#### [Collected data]
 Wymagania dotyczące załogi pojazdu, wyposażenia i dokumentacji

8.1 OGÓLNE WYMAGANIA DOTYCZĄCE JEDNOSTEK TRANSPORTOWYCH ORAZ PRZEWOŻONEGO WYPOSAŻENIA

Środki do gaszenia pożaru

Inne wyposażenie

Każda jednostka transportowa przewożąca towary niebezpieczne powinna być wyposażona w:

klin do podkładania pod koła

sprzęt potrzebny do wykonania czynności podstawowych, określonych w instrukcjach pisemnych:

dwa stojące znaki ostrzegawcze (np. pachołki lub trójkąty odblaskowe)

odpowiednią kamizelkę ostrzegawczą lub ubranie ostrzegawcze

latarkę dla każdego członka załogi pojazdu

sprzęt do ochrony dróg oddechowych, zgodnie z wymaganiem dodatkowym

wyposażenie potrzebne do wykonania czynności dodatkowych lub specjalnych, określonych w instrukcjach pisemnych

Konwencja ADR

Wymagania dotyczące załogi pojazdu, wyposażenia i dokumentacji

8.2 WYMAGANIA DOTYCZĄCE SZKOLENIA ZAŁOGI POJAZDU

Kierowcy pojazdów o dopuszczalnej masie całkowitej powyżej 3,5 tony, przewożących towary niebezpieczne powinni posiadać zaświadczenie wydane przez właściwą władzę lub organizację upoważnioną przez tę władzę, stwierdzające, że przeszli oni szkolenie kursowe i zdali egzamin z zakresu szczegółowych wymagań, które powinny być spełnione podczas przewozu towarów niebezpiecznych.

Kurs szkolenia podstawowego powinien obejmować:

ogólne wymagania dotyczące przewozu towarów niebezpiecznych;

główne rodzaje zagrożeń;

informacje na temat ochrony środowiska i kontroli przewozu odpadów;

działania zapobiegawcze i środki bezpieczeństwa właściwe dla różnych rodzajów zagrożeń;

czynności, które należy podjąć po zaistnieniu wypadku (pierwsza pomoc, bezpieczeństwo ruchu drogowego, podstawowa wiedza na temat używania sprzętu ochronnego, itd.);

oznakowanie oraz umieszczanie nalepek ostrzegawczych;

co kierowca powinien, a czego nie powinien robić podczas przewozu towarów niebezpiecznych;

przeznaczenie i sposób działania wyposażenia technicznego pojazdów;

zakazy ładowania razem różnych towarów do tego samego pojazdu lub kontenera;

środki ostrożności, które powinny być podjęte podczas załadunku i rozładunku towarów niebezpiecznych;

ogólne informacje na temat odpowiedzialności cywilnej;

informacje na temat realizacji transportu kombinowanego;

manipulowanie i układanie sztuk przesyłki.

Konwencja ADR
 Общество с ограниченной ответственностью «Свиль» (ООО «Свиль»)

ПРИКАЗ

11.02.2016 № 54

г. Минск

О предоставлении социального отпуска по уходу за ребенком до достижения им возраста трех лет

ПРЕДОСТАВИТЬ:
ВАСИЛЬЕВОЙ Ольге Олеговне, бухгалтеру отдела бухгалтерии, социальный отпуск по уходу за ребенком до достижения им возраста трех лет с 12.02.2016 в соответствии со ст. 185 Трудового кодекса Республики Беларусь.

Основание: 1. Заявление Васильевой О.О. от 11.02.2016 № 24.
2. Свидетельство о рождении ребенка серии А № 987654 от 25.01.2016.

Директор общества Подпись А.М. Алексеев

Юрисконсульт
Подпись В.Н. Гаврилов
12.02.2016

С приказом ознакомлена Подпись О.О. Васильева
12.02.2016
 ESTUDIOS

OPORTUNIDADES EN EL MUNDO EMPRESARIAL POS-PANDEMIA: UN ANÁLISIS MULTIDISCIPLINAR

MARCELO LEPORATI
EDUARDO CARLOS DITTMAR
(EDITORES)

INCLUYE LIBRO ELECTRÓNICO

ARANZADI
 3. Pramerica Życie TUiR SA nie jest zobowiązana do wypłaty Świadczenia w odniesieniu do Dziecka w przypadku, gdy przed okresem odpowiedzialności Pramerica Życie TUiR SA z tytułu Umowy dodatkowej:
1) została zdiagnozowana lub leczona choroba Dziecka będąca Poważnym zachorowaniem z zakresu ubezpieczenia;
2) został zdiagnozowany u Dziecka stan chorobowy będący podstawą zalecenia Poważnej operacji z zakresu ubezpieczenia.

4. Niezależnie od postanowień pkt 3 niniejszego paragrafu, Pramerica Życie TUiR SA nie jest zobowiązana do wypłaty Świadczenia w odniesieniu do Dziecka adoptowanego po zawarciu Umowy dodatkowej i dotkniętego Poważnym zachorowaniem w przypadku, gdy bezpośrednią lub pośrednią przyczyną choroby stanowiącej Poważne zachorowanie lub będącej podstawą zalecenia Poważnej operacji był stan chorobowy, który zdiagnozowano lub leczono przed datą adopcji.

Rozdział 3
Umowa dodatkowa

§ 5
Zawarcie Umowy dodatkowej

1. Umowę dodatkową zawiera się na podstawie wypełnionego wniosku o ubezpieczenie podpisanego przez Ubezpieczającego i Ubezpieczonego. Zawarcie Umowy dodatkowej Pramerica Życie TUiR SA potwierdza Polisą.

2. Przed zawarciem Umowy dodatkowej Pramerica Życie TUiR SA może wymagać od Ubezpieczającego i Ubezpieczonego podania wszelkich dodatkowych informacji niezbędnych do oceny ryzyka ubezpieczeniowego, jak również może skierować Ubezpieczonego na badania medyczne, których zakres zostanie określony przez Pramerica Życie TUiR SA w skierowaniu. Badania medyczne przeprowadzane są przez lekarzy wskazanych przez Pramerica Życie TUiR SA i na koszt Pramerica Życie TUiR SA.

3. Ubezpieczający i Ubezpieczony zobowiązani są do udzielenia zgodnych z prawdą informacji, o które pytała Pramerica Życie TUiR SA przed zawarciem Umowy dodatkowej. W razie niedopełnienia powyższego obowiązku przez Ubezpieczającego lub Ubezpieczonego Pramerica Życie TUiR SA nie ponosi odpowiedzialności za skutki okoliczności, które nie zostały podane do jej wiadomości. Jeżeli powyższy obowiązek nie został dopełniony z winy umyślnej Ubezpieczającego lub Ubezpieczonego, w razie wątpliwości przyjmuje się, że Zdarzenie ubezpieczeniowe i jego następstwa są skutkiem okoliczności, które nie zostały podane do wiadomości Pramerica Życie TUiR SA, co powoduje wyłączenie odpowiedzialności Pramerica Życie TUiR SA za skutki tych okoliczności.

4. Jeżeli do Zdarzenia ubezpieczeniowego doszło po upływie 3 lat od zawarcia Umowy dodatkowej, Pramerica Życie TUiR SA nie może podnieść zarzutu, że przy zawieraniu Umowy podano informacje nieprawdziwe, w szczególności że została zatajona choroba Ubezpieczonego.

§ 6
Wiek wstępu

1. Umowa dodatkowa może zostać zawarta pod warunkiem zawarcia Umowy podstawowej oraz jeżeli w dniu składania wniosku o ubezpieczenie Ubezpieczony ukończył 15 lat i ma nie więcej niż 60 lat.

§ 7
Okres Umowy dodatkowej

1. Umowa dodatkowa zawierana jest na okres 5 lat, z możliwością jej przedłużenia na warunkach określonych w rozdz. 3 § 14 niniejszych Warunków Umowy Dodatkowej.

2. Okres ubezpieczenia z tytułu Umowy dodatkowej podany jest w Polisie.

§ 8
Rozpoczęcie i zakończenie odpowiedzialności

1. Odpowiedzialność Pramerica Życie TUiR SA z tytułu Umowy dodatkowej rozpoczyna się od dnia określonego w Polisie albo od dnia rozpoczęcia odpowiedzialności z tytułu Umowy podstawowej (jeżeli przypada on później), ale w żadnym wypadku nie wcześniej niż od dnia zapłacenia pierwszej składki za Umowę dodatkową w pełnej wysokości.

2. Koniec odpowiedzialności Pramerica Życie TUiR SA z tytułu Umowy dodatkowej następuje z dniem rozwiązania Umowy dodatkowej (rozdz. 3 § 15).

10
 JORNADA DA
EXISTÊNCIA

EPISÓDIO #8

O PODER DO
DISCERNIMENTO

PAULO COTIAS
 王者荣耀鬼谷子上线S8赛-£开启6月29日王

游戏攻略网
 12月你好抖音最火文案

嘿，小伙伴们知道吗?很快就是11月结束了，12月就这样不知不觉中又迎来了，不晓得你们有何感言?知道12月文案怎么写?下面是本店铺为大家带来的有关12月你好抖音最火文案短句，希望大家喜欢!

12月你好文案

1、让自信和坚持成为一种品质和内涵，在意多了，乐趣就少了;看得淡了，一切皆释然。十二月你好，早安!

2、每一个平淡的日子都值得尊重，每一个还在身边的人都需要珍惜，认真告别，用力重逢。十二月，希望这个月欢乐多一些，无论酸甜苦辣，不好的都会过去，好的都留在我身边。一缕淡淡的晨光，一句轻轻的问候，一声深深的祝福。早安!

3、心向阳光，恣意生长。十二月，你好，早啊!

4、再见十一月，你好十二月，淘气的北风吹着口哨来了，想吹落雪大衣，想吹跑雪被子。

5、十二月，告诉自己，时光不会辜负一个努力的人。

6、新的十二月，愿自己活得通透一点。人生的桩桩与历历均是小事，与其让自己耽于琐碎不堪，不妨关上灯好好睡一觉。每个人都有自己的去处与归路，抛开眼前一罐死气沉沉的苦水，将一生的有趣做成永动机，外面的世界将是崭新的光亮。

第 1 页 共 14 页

#### [What is expected]
In the answer, the lines from the first line of the data above through the line containing "sprzęt do ochrony" must appear exactly as written, with nothing else.

#### [Solution to this exercise]
 Wymagania dotyczące załogi pojazdu, wyposażenia i dokumentacji

8.1 OGÓLNE WYMAGANIA DOTYCZĄCE JEDNOSTEK TRANSPORTOWYCH ORAZ PRZEWOŻONEGO WYPOSAŻENIA

Środki do gaszenia pożaru

Inne wyposażenie

Każda jednostka transportowa przewożąca towary niebezpieczne powinna być wyposażona w:

klin do podkładania pod koła

sprzęt potrzebny do wykonania czynności podstawowych, określonych w instrukcjach pisemnych:

dwa stojące znaki ostrzegawcze (np. pachołki lub trójkąty odblaskowe)

odpowiednią kamizelkę ostrzegawczą lub ubranie ostrzegawcze

latarkę dla każdego członka załogi pojazdu

sprzęt do ochrony dróg oddechowych, zgodnie z wymaganiem dodatkowym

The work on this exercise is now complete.